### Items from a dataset
────────

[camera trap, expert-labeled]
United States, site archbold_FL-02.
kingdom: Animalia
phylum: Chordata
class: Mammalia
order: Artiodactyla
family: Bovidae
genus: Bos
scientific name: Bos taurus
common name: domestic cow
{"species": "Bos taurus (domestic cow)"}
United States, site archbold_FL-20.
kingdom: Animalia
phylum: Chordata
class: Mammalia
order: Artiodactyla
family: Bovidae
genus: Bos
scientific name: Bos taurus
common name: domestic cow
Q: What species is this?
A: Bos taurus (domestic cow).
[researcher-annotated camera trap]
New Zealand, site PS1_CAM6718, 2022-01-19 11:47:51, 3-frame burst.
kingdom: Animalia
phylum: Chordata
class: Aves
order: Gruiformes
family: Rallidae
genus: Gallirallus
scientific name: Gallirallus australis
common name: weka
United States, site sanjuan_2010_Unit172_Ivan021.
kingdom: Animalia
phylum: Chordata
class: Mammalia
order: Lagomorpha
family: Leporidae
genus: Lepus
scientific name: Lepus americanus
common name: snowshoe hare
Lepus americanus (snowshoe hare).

────────

### Task instructions
Your task is to copy every line of the entries that contains the string "United".

### Solution for this problem
United States, site archbold_FL-02.
United States, site archbold_FL-20.
United States, site sanjuan_2010_Unit172_Ivan021.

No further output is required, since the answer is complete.